Our make-shift competition was graded on three criteria: (1) speed of execution, (2) number of lines of code and (3) time to code.
He was going to be working in ActionScript, which means that in my world, only Java would likely have a slower execution time (they've really been trying hard to make ActionScript not suck), leaving Perl, C, Objective-C; which ensured that I'd win criteria #1; and I wasn't totally sure how fast Perl would handle this so I dropped it into the bucket with Java, just to be safe. Unfortunately for C, I wasn't sure that I'd be able to get it working faster than he could pound out the ActionScript equivalent (criteria #3), and it'd definitely be more lines of code (criteria #2). So, Objective-C it was.
The end result was this: EnglishCounter.m ... a careful balance of efficiency, time-to-code and number-of-lines.
But, looking it over today, I couldn't deal with it. It was only marginally faster than the ActionScript (partly my fault, partly Objective-C's fault, and entirely inexcusable), and it ended up being about 1/4th the size of the ActionScript program (because he chose to code first and think later), which means that C would have been plenty short, but I probably would have lost #3. So, now I can make up for it.
Behold, I give you the C version: EnglishCounter.c ... a careful balance of ... efficiency. And it has the names of numbers up to vigintillion, but that's like forty-four orders of magnitude greater than what a 64-bit integer can express, so it's a bit over-kill. But whatever.
So, first, I re-wrote EnglishCounter in C, following the same algorithm as the Objective-C version, but dumping the NSString stuff in favor of character arrays and memcpy()'s. Then I dumped all of the strlen()'s in favor of hard-coding the (very finite) number of string lengths in question (ie, the number names). And finally I dumped sprintf() (which is always a bitch in terms of performance) in favor of a Knuth-style base conversion function).

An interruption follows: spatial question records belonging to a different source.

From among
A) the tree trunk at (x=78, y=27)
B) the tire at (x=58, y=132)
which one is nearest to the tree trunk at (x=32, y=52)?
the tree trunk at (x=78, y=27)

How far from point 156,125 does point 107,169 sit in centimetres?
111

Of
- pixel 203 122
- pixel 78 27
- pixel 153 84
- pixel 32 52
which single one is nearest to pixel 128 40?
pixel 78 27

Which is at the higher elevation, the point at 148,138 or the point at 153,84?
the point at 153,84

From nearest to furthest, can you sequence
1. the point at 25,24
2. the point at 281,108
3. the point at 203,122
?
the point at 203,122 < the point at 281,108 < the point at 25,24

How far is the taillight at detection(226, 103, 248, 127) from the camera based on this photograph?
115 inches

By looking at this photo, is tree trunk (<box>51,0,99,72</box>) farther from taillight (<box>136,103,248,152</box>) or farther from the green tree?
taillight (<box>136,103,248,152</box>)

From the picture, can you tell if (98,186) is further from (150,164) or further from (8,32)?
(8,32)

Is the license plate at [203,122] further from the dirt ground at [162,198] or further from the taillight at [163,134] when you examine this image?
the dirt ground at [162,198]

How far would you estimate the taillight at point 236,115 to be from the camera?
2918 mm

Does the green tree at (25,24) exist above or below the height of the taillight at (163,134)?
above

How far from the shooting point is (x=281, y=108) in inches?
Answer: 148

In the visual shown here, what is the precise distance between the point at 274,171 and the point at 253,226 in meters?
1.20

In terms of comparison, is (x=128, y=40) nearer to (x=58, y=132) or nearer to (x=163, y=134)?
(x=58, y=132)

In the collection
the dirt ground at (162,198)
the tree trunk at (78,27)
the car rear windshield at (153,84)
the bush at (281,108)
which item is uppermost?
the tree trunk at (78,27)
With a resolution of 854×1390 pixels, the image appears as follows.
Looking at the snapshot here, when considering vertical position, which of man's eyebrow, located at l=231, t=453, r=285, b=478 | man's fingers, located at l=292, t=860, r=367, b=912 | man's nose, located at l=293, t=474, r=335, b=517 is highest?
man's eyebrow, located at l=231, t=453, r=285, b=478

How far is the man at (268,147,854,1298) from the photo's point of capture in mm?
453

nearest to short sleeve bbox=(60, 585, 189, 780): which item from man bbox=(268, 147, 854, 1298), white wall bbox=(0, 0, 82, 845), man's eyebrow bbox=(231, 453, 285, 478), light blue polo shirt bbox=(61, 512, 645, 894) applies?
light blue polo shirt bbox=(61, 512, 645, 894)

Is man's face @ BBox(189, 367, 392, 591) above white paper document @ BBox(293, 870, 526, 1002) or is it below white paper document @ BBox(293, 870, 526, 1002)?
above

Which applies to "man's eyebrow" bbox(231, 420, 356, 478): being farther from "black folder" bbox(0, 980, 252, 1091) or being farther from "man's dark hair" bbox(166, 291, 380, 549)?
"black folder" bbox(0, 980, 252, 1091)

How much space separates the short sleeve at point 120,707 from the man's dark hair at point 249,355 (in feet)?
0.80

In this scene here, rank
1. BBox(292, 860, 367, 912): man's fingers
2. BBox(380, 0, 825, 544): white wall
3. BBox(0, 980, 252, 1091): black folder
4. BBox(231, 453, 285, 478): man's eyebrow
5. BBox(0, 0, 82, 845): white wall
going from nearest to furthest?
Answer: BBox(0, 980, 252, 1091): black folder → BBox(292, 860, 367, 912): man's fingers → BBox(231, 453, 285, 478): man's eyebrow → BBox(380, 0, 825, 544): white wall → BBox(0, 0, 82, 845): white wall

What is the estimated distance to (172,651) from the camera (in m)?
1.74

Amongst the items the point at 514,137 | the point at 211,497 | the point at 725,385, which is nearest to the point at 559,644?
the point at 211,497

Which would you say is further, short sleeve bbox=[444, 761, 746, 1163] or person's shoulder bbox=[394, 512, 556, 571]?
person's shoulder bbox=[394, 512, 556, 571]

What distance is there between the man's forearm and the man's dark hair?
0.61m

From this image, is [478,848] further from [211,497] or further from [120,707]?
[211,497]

With printing turned off, the execution time (when counting to one million) dropped from ~23 seconds to 0.28 seconds (beautiful!), on my MacBook Air, with gobs of other programs running, in a most unscientific test that is at best only marginally useful for comparing the speeds relative to each other. But, whatever.
--
Update: For your viewing pleasure, I give you the first ten million numbers: TenMillion.bz2 [17.9 MB]. I was going to post the first hundred million numbers, but that worked out to be a four gig file and it was taking forever to compress, so I gave up. If you want those missing 90 million numbers, and you know how to decompress a bzip file, I'll hook you up.
--
Update (04:52): Taking a hint from the stdlibc implementation of strlen(), I rolled my own memcpy() that works with 64 bits at a time and nearly cut the time in half in so doing: 1..1,000,000 in 0.15 seconds now. Okay, I think I'm done for the night.